Outro homem, que também tinha um ponto comercial na área, desistiu de vender e colocou a casa em que mora para negócio depois de ver seu portão ser perfurado por balas tantas vezes. "Não respeitam nada e ninguém. A gente fecha comércio para não acabar morrendo porque é assim em qualquer horário, quando dá na cabeça deles. Já aconteceu tiro às 8h, 12h e 16h, todos horários movimentados e com risco para todo mundo. Do jeito que está, não quero continuar aqui, quero um pouco de paz", fala ele.
Serviços interrompidos
Com a situação, foram vários os responsáveis que mantiveram os filhos em casa e não permitiram que eles fossem aos colégios, que, em sua maioria, continuaram funcionando. Não foi o caso do Centro Municipal de Educação Infantil (Cmei) Dália de Menezes, que é localizado nas proximidades da Rua Emídio Pinho. Lá as aulas foram suspensas e os alunos enviados para casa para que ninguém corresse risco. A suspensão foi confirmada pela Secretaria Municipal da Educação (Smed). A pasta, porém, não informou se as atividades voltam de maneira regular nesta terça-feira (16).

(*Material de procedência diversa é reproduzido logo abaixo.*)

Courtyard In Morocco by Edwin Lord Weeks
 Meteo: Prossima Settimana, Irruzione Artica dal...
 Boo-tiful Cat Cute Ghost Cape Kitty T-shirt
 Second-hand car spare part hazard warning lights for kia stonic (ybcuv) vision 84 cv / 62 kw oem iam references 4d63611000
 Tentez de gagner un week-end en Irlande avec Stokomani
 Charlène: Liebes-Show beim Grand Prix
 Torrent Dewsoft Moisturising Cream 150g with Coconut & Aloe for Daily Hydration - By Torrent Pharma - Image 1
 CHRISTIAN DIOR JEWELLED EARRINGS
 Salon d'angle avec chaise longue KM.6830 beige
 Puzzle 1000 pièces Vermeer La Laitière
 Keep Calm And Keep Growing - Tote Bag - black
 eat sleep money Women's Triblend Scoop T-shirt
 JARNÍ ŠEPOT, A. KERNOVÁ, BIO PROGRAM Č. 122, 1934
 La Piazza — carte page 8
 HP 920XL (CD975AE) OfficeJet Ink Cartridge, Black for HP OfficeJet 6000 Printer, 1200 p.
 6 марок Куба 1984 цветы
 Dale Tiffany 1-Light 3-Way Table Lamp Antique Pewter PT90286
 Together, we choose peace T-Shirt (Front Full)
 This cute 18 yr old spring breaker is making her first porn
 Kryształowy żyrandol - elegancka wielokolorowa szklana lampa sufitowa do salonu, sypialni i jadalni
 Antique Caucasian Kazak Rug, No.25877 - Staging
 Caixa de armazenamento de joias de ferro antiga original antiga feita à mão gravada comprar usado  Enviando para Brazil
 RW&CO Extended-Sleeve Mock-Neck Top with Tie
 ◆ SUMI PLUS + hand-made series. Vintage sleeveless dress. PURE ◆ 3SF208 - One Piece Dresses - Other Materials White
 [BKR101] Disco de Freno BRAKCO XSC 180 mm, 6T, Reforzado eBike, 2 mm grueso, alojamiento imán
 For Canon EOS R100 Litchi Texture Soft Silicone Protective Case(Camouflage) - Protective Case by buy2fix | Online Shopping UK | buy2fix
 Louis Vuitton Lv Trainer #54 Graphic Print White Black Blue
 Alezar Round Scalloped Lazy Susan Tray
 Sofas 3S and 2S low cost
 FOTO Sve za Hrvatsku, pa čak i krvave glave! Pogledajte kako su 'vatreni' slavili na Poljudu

Seja nesta terça ou em outro dia, as crianças terão que superar o trauma que passaram quando já estavam na creche. Uma mãe conta que os alunos precisaram ir ao chão para não serem atingidos por bala perdida. "O pessoal da escola até me passou a foto. Meu filho e os coleguinhas todos no chão tendo que ficar agachados para não morrer. No lugar onde deviam estar mais seguros, eles passaram por isso e agora vai ser até difícil convencer eles de que podem voltar para lá sem medo", afirma ela, contando que o filho ficou abalado com a situação.
"Ele chorou muito lá e aqui também. Disse que todos os colegas ficaram muito assustados quando os funcionários colocaram eles no chão para protegê-los", completa ela, que não pretende mandar o filho para o CMEI Dália de Menezes nesta semana mesmo que as atividades no local voltem a acontecer normalmente. Na porta do centro, a reportagem tentou conversar com funcionários da instituição, mas ninguém quis falar. No caso das escolas estaduais, a Secretaria Estadual de Educação da Bahia (SEC) afirmou que nenhuma escola localizada na região precisou interromper suas atividades.
Não foi só a educação que sofreu com o a situação de terror no Nordeste de Amaralina. Após os tiros, o Centro de Saúde Santa Cruz também teve as portas fechadas e assim seguiu até o fim do dia. Outras unidades da área, mais distantes do ocorrido, funcionaram normalmente.